#### [PAGE EXCERPT]
The most compelling reason to doubt GINA’s efficacy, however, is the simple fact that legal prohibitions alone are notoriously ineffective in preventing behaviors that other laws and social institutions are designed to promote. As any parent knows, if you want your child not to eat cupcakes, you don’t simply tell the child not to snack, you put the cupcakes out of plain sight. Likewise, if you want teens not to smoke, you don’t simply tell them not to do it; you alter the legal and social landscape so that smoking is less typical, more expensive, and far less glamorous. In the case of discrimination on the basis of genetic information, this means that law must alter the incentives of health care financing so that it becomes less rational to discriminate on the basis of genetic information.

This broader approach, however, does not appear to be in the President’s agenda. For six years, the administration has all but ignored the increasing numbers of Americans without health insurance as well as the increasing strains on our health insurance system. And when the administration has offered proposals about these pressing problems, it has favored approaches, such as health savings accounts, that have emphasized market competition, thereby the increasing the stratification of the population on the basis of risk. Such approaches, of course, make it even more costly to hire or be enrolled in plans with so-called high risk individuals or families, including those whose genetic information warns that they are at an increased risk of facing a costly medical problem.

#### [INFORMATION SUPPLIED]
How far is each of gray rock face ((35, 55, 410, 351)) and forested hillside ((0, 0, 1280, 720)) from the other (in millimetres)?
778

#### [DIRECTIONS]
a: Write out the part of the passage on GINA that starts at the words "This broader approach, however, does" and ends after "costly medical problem.".
b: Continue the passage on GINA and health insurance from its last sentence.
The data has nothing to do with the passage on genetic discrimination.

#### [ANSWERS PROVIDED]
a:
This broader approach, however, does not appear to be in the President’s agenda. For six years, the administration has all but ignored the increasing numbers of Americans without health insurance as well as the increasing strains on our health insurance system. And when the administration has offered proposals about these pressing problems, it has favored approaches, such as health savings accounts, that have emphasized market competition, thereby the increasing the stratification of the population on the basis of risk. Such approaches, of course, make it even more costly to hire or be enrolled in plans with so-called high risk individuals or families, including those whose genetic information warns that they are at an increased risk of facing a costly medical problem.

b:
This week, in his State of the Union address, the President proposed a new initiative: replacing the tax exclusion of employer-provided insurance premiums with a standard individual deduction that would be limited so as not to provide tax benefits for costly plans. This controversial proposal has far-reaching implications and warrants full discussion on its own merits. It is worth noting, however, that the President’s plan would create a strong tax incentive for employers or individuals to avoid purchasing health insurance plans that insure high cost individuals – including, of course, those who are at risk of genetic illnesses. In other words, under the President’s plan, the tax system would promote the behaviors that GINA would outlaw.

As long as such powerful incentives to discriminate pervade our health care financing system, it is doubtful that GINA, or any law that simply proscribes discrimination, can truly end discrimination or the fear of it. That does not mean, however, that the bill should not be enacted. Given the ambiguous status of genetic discrimination today, clarity is certainly welcome. Moreover, civil rights statutes, especially federal civil rights statutes, can play a powerful norm-setting role. In this case, GINA can serve to remind the nation of the injustice of denying individuals and families the ability to work or obtain health insurance simply as because of their genetic make-up. This is a reminder that will become even more necessary if we enact new policies that increase the incentive to discriminate.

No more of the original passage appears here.